» Extract:
Roads had now ceased, and even the tracks were only those which had been trampled by the multitudes in front of us; over passes 5,000 feet high; between mountains 8,000 feet high; through snow, ice, boulders, unbroken forest, mud-holes, bridgeless rivers. And always those pitiless mountains glaring at the tragedy; mountains with steep, snow-covered slopes, or mountains of grey, bare rock, precipitous, shutting out, for thousands, all hope of return to home and nationhood.

It would be impossible now to trek at night, and at dusk, I noticed ahead of us, a mountain slope covered with trees, which would give us partial shelter from the cold wind. Only another half hour's scramble, down a steep incline, in a thick wood, and rest, and fire, and supper would reward us. The last 100 yards of descent were precipitous, and at the top, my horse and I slipped on the ice, and we rolled together to the bottom. We picked ourselves up, shook ourselves, looked at each other—I was still holding the reins—and walked on. There was no one to say "Poor dear, are you hurt?" so it wasn't worth while to be hurt. Men who were passing, passed; they took no notice. Why should they? A broken leg, even a broken neck, more or less, of what consequence would such trifles be in the general havoc? During war, new values—are they better values?—are found for many things.

» Data shown:
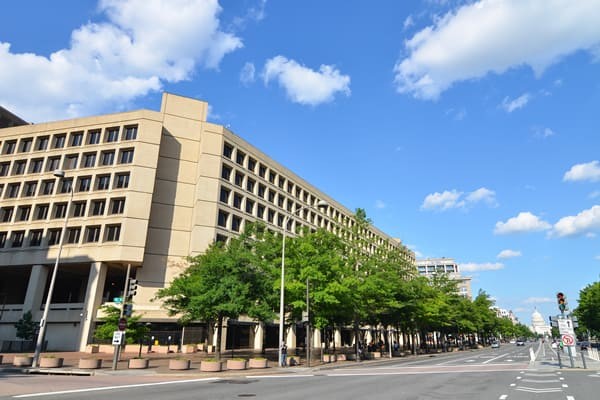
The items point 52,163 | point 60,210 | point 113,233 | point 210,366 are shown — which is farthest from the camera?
point 52,163

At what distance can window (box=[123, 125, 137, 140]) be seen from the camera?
5072cm

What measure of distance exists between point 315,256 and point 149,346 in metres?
23.5

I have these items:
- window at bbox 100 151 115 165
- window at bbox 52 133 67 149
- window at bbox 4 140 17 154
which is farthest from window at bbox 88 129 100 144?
window at bbox 4 140 17 154

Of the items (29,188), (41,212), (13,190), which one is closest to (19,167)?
(13,190)

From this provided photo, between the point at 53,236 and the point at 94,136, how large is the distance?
14.0 m

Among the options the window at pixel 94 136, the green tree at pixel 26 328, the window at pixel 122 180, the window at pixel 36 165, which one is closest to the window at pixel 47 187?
the window at pixel 36 165

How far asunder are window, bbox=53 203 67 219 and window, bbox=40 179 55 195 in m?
2.63

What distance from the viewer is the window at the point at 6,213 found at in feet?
171

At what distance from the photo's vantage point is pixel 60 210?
50250 millimetres

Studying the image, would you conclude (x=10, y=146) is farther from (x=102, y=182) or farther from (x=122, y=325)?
(x=122, y=325)

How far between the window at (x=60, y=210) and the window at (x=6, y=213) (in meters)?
Result: 7.32

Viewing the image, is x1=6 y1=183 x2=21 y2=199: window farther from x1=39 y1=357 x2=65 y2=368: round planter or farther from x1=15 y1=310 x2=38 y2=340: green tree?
x1=39 y1=357 x2=65 y2=368: round planter

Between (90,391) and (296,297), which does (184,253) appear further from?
(90,391)

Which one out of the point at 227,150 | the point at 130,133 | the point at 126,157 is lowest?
the point at 126,157
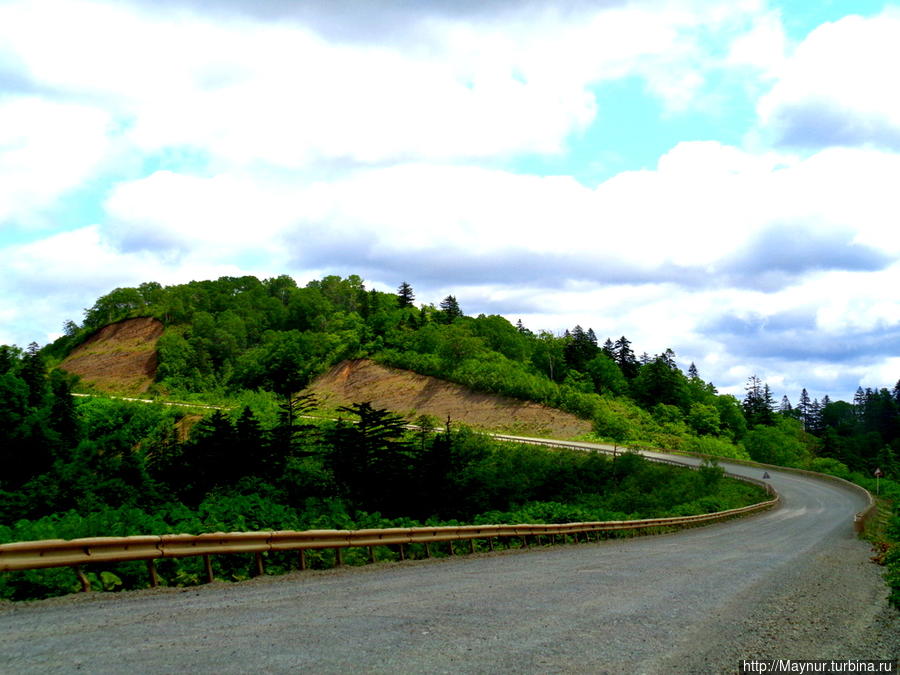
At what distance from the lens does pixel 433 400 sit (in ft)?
278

» Written exercise: In the extract, what happened to the narrator and the horse at the top of the last 100 yards of descent?

» Full response: They slipped on the ice and rolled together to the bottom.